Former Royal Palm Beach Councilwoman Martha Webster announced her candidacy Monday for the District 6 seat on the Palm Beach County Commission. The seat is currently held by Commissioner Jess Santamaria, who will retire next year due to term limits.
Webster joins a Democratic primary that already includes Royal Palm Beach Councilman Fred Pinto and former Wellington Mayor Kathy Foster, who both declared their candidacies in June.
Webster served on the Royal Palm Beach Village Council for five years, including one year as vice mayor, before she was unseated by longtime Councilman David Swift in March.
Holding a master’s degree in educational administration, Webster worked for several public-oriented organizations before entering politics, including as director of the Palm Beach County 4-H youth program for the University of Florida, the United Way and Consumer Credit Counseling Service.
“I believe it is time for the western communities and the central communities together to begin to have some of the successes that our eastern communities have,” Webster told the Town-Crier on Tuesday. “We do have some economic successes… [but] we’re languishing behind, and we need some strong leadership and representation so that we can begin to grow ourselves, but grow in the way that we want to.”
Webster said she was present for Gov. Rick Scott’s recent speech during a visit to Belle Glade and was inspired by his plans for that area. “He’s talking about manufacturing jobs, which I think is a very good fit for the western communities, and we’ll align with the distribution centers that we have started here with Aldi and American Tire,” she said.
Webster said she holds similar views on education, the economy and the environment.
“The governor did say he’s giving us $70 million for the lake and to start investing in the Everglades, and we’re still working on Everglades restoration,” she said. “Here’s the difference: I really think that we’ve had a lot of promises and we’ve had a lot of stalled efforts, but it’s time to make something happen.”
Webster said she can provide the leadership to bring the diverse parts of the district along.
“We need someone who understands this part of the county, and I have worked in the central and western county at the grassroots,” she said. “I’ve worked with the people out there since the mid-1990s when I started with Consumer Credit Counseling. I worked for United Way. I wrote programs to be delivered to the people out there, and I understand them.”

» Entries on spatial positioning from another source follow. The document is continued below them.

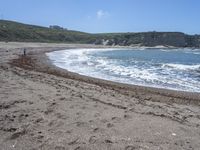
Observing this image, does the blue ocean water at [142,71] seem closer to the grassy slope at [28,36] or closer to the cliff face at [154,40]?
the grassy slope at [28,36]

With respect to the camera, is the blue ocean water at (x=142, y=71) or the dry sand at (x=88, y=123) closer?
the dry sand at (x=88, y=123)

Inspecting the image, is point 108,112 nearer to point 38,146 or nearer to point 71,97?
point 71,97

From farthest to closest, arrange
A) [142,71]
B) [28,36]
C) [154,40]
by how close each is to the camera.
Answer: [154,40] < [28,36] < [142,71]

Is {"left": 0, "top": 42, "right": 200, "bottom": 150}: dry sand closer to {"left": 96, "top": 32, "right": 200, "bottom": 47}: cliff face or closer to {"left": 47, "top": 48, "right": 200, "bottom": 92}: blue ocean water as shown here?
{"left": 47, "top": 48, "right": 200, "bottom": 92}: blue ocean water

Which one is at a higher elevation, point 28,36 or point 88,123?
point 28,36

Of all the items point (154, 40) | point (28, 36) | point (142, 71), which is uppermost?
point (154, 40)

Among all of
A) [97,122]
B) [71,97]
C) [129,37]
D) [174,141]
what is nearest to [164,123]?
[174,141]

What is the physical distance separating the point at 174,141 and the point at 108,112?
2470mm

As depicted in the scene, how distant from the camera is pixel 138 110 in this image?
8641mm

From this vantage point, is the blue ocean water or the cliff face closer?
the blue ocean water

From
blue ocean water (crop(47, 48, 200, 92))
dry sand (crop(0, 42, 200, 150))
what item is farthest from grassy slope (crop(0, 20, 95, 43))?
dry sand (crop(0, 42, 200, 150))

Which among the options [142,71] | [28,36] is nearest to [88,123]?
[142,71]

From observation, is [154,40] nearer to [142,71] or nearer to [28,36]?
[28,36]

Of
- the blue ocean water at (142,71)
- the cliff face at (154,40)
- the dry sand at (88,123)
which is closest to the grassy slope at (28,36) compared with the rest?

Webster said she has met with the leaders along the lake, in South Bay, Belle Glade and Pahokee. “I can tell you that they all have a vision, they all have passion, and I think they have the momentum,” she said. “What they don’t have is the tax base, the financial structure and they’re not going to get that until there is some leadership for all of us to work together to make that happen.”

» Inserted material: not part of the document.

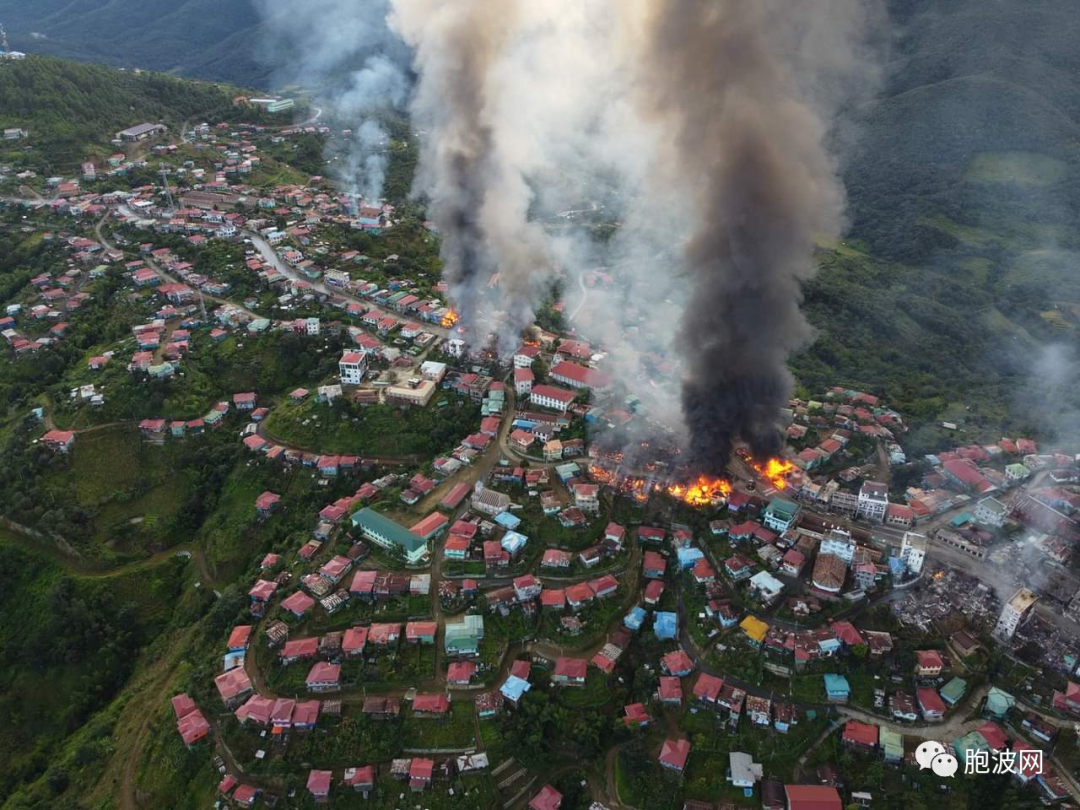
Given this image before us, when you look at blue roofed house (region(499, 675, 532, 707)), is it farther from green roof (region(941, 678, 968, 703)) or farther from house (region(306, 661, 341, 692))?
green roof (region(941, 678, 968, 703))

Webster noted that there has been a lot of talk about an inland port, which has not come to fruition. “We need to make it happen, and that’s where I see myself as different from the other candidates who are in the race,” she said.
Webster pointed out that during the five years she was on the Royal Palm Beach council, she reached executive levels with the Treasure Coast Regional Planning Council and the Palm Beach County League of Cities, and served on the Metropolitan Planning Organization. “I moved up through those because I applied myself,” she said. “I worked with them, and I was selected to be on the executive committee by my peers because I participated.”
Webster said she has been an active participant and has stayed current.
“I was chair of the legislative committee for the League of Cities and served on some of the legislative advisory boards at the state level, and that was just last year, so I believe that my experience is relevant and it’s up-to-date,” she said. “Things like State Road 7 — I’ve actively moved to make that happen, not just step up at a meeting when there is a microphone. I have worked for the people, and I will continue to work for the people.”
Webster said she is aware that both of the other candidates have strong political backing, with Pinto being an aide to Santamaria and Foster having longtime Wellington support.
“This is a broader and a different race, and we have six municipalities and 90 percent of the area is unincorporated,” Webster said. “They each bring with them something that they have, but we’re still going to have to define ourselves and introduce ourselves to the voters. It’s still early, and there may be more people.”
Indian Trail Improvement District Supervisor Michelle Damone, who has been talked about as a possible candidate, told the Town-Crier on Tuesday that she is not considering running.